Few data are available over the world’s oceans to characterize the initial atmospheric state in numerical models. Objective analysis in these regions is largely based on forecast fields obtained from a global model and used as the background (“first guess”). Unfortunately, global models often do not resolve the marine boundary layer (MBL) structure, which is important for simulating stratus clouds, coastal zone circulations, and electromagnetic wave propagation. Furthermore, initialization of the MBL in the coastal zone and data-sparse oceanic regions poses a challenging mesoscale modeling problem. The goal of this study, therefore, is to improve warm-season short-term mesoscale numerical prediction of California coastal zone meteorology by improving the model initial conditions in the coastal zone and offshore data-void regions. Initialization strategies tested include standard static and dynamic techniques and a new marine boundary layer initialization scheme that uses a dynamic initialization based on the remarkably consistent summertime marine-layer climatology of the eastern Pacific Ocean.

The model used in this study is the Pennsylvania State University–National Center for Atmospheric Research fifth-generation Mesoscale Model (MM5). Experiments were performed for a typical summertime case (3–4 Aug 1990) to determine an initialization strategy suitable for coastal zone forecasting over the northeast Pacific. The meteorology in this case was dominated by quasi-stationary synoptic-scale high pressure over the ocean. Results from the model experiments were verified using 6-hourly coastal rawinsonde observations and visible range satellite cloud imagery.

More accurate initial conditions were obtained by using dynamic initialization compared to static initialization. The most accurate initialization and short-range model forecasts were produced by assimilating a combination of observed data over land and climatological information offshore during the 12-h preforecast period.
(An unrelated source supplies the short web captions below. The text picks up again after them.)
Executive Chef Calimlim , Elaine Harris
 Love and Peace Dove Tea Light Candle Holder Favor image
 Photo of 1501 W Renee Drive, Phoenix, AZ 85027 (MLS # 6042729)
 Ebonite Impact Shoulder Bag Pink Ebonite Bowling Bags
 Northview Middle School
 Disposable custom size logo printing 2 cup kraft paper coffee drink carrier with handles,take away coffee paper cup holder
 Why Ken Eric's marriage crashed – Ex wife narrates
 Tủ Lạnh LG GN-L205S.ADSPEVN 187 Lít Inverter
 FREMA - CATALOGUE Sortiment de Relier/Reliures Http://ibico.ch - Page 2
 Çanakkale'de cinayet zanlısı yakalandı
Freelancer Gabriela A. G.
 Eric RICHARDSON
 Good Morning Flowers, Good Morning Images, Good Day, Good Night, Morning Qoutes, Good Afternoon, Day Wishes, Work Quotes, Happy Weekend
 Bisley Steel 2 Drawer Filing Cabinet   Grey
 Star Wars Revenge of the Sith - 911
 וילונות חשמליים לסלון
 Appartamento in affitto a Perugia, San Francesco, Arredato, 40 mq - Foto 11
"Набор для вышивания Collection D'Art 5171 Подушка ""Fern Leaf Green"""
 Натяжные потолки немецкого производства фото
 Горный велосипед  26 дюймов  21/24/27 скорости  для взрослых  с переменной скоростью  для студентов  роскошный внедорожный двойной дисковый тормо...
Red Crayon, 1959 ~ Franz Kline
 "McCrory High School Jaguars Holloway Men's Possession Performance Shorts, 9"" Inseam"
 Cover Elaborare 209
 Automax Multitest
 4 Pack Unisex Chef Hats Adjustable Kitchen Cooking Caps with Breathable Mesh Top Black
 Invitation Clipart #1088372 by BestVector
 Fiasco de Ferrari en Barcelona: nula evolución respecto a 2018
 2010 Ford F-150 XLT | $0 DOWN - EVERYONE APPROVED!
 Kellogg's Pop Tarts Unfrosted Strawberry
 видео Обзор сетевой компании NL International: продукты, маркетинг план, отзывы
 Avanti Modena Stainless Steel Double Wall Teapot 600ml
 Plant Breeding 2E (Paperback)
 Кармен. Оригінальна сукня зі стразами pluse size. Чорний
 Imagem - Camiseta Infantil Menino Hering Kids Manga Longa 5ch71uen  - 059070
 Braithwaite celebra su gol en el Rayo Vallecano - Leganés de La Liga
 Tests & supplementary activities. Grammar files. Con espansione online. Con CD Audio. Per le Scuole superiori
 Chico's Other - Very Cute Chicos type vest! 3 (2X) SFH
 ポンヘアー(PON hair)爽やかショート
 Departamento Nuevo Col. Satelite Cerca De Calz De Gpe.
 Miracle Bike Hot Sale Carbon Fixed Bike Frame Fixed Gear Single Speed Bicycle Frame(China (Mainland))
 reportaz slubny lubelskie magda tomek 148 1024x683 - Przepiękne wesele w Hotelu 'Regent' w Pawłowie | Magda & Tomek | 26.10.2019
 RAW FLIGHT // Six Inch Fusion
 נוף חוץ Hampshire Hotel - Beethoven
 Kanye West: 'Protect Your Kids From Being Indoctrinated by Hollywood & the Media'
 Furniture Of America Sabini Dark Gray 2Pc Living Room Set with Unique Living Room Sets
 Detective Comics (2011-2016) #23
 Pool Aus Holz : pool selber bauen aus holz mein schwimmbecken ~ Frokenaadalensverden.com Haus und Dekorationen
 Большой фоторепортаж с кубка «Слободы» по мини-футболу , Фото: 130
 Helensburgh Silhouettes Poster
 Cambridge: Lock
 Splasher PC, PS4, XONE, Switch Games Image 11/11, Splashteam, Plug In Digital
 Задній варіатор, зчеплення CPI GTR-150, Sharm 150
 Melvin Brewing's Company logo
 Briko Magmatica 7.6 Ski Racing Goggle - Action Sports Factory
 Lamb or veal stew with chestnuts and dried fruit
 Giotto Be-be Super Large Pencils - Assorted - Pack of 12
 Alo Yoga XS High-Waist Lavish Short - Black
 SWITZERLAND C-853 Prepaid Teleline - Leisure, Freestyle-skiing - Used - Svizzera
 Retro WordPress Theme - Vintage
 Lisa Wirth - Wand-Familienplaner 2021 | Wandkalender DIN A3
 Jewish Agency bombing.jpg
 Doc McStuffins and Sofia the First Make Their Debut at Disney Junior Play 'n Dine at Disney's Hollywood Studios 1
Through the 24-h forecast period, errors in the coastal zone PBL depth and marine inversion strength were reduced by 65% and 41%, respectively, compared to the static-initialization control experiments. Without proper initialization of the offshore MBL, coastal zone forecasts degraded with time due to the long timescale of physical processes responsible for generating the MBL structure over cold, low-latitude oceans. Therefore, improvement of the model initial conditions in the California coastal zone by assimilation of climatological information offshore in combination with observed conditions near the coast proved to be an effective strategy for increasing short-range forecast accuracy.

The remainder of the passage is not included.